## Raw data
Segment Open
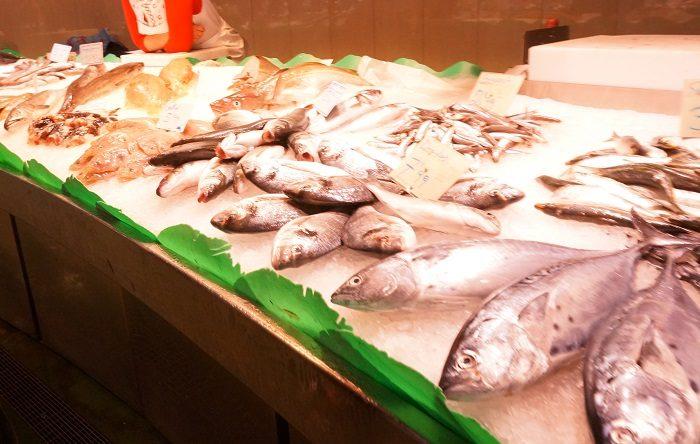 バルセロナで民泊するなら食料の滞在にボケリア市場にでかけてみて。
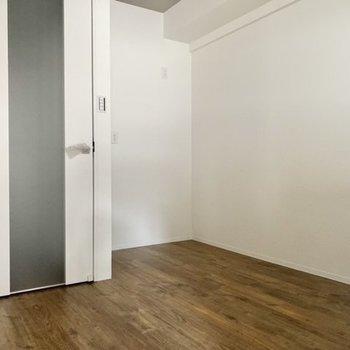 キッチンスペースはかなり広め。大きめの食器棚も置けちゃいます。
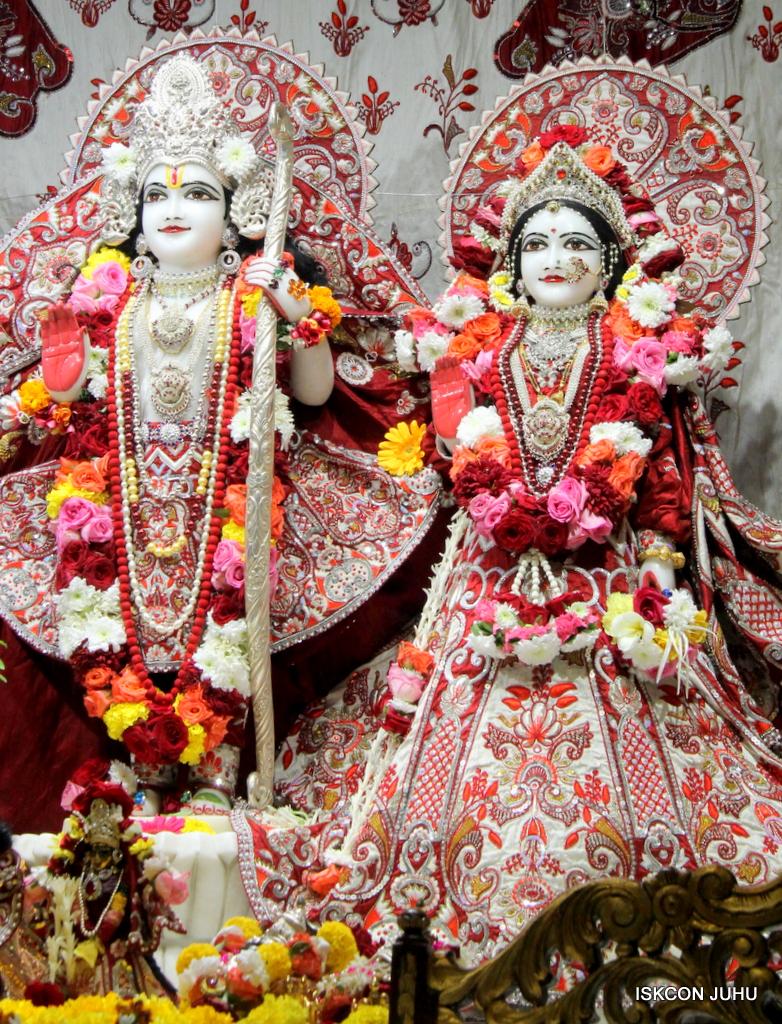 ISKCON Juhu Sringar Deity Darshan on 30th Sep 2016 (38)
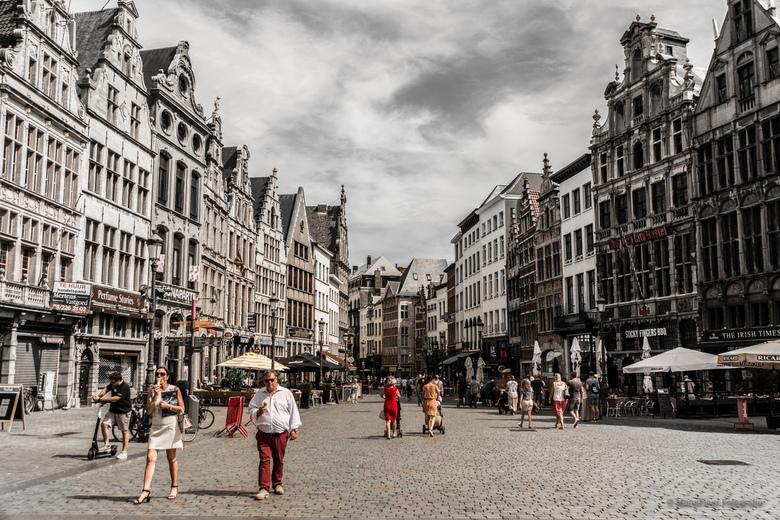 Grote Markt Antwerpen - De mens in de stad op een lazy zondagochtend ..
Segment Closed
## What to work on
Word for word, restate the lines from the line containing "ISKCON Juhu Sringar" through the end of the data, including the first and last of them. Pictures stay out.

## Response to this task
 ISKCON Juhu Sringar Deity Darshan on 30th Sep 2016 (38)
 Grote Markt Antwerpen - De mens in de stad op een lazy zondagochtend ..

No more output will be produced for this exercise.